Task statement ->
Below this line is a set of entries; quote exactly the lines from the line that contains "ACS 029 PRETENDERS" to the line that contains "ACS 033 JETHRO", both lines included.

[[ Data provided, beginning ]]

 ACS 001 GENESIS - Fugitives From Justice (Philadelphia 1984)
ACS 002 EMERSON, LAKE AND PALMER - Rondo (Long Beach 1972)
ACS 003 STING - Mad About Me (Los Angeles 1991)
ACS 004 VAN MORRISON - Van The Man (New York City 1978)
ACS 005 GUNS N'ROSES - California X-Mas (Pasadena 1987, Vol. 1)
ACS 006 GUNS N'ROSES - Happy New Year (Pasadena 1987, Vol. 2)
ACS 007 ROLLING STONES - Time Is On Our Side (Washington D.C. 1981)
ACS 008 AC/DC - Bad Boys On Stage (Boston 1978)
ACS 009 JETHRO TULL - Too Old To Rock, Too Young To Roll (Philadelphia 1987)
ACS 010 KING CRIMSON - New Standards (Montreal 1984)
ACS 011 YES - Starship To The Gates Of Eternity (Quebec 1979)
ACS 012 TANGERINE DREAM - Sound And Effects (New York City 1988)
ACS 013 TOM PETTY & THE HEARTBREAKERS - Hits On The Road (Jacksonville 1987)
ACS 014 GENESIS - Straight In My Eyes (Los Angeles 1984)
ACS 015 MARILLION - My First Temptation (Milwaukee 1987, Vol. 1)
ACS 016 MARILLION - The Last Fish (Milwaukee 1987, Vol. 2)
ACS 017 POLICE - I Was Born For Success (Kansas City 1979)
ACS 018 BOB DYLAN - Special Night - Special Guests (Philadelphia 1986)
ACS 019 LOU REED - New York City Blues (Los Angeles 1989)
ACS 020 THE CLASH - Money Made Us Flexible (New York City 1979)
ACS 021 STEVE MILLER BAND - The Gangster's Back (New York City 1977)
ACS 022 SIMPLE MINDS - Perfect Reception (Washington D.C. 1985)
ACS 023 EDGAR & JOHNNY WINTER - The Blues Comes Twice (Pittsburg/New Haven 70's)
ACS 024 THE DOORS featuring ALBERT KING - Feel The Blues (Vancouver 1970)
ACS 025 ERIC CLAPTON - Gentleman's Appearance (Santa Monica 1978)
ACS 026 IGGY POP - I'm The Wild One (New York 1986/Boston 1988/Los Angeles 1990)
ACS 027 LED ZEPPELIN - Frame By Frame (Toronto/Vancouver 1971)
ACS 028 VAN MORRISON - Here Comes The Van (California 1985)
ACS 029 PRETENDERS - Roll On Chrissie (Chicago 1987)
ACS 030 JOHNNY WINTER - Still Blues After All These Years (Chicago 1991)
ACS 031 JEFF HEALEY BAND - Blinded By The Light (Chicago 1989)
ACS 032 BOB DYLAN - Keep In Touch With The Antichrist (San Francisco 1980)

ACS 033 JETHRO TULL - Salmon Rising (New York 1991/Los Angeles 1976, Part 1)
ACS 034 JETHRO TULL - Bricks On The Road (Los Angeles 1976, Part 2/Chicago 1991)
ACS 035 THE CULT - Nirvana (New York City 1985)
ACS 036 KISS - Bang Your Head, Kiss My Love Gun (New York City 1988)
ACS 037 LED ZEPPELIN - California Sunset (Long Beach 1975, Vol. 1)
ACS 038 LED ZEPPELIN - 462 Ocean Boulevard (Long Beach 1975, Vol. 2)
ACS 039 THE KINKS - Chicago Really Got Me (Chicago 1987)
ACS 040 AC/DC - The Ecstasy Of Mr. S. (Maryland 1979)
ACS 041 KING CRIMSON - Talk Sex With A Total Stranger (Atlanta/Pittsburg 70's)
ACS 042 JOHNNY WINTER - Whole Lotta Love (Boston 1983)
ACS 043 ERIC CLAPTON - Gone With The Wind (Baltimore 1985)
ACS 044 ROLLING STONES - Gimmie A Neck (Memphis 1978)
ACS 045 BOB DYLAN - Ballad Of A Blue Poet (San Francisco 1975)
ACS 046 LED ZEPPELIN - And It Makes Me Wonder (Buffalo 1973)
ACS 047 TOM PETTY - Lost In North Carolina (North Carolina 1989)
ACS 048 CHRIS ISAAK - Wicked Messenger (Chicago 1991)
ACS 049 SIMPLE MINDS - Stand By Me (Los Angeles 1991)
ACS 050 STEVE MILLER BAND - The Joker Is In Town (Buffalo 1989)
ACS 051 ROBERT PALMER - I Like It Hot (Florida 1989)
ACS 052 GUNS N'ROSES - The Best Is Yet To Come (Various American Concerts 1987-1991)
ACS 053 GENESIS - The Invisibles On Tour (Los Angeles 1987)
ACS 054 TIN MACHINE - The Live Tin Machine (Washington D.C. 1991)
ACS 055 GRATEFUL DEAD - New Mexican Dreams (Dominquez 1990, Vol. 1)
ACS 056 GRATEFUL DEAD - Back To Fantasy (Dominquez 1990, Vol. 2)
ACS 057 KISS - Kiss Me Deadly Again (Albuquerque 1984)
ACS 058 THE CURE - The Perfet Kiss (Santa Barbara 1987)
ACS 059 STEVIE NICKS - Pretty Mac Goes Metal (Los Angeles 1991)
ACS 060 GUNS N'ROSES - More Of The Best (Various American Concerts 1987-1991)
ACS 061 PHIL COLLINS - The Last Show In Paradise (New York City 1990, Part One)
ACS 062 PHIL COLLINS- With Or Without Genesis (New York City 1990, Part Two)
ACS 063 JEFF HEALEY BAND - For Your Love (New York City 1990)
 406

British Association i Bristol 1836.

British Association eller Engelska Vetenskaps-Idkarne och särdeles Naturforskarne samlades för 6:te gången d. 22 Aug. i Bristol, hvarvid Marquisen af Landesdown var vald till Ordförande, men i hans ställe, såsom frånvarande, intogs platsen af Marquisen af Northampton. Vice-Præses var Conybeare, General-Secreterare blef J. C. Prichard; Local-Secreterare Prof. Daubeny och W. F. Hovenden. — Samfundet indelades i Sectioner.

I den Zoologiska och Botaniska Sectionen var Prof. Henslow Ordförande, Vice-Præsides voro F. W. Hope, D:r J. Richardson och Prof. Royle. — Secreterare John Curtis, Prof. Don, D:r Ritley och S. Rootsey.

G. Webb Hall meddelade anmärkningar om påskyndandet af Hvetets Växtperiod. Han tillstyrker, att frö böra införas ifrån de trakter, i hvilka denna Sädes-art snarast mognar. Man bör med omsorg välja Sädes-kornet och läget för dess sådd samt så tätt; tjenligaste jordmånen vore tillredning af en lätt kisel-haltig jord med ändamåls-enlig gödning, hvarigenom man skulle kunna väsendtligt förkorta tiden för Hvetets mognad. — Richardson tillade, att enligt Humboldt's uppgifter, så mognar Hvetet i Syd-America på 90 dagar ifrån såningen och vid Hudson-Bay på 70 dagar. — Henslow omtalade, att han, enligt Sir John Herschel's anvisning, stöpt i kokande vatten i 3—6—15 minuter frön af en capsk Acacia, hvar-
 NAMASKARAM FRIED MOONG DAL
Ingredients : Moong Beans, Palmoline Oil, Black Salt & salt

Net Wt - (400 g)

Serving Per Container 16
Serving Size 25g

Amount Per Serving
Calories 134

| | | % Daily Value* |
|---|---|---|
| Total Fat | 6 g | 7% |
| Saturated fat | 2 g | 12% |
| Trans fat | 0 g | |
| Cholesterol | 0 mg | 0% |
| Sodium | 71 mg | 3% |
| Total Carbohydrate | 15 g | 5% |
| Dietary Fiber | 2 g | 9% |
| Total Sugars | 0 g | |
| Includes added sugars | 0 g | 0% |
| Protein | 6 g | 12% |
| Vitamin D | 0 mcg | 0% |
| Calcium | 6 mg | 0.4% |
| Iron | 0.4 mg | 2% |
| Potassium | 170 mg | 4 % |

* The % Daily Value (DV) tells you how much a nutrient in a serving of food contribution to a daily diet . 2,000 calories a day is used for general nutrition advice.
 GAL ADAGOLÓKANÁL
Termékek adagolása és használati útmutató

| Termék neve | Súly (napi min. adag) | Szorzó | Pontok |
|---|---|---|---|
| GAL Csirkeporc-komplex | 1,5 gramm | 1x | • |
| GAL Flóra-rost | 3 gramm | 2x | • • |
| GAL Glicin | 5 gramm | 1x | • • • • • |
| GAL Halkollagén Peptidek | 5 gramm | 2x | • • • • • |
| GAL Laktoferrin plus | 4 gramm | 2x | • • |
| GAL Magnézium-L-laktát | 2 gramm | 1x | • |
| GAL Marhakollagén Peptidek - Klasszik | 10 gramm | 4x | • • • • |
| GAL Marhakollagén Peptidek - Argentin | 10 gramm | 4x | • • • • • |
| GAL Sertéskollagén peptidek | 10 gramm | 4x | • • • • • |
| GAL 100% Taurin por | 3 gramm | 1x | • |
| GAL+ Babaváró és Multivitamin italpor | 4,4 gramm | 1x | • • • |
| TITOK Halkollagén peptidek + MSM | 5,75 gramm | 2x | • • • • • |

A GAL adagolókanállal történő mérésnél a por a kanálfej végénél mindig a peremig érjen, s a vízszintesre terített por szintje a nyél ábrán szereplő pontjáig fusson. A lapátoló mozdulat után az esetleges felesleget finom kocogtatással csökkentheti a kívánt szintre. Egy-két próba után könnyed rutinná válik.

[[ Data provided, end ]]

Task result ->
ACS 029 PRETENDERS - Roll On Chrissie (Chicago 1987)
ACS 030 JOHNNY WINTER - Still Blues After All These Years (Chicago 1991)
ACS 031 JEFF HEALEY BAND - Blinded By The Light (Chicago 1989)
ACS 032 BOB DYLAN - Keep In Touch With The Antichrist (San Francisco 1980)

ACS 033 JETHRO TULL - Salmon Rising (New York 1991/Los Angeles 1976, Part 1)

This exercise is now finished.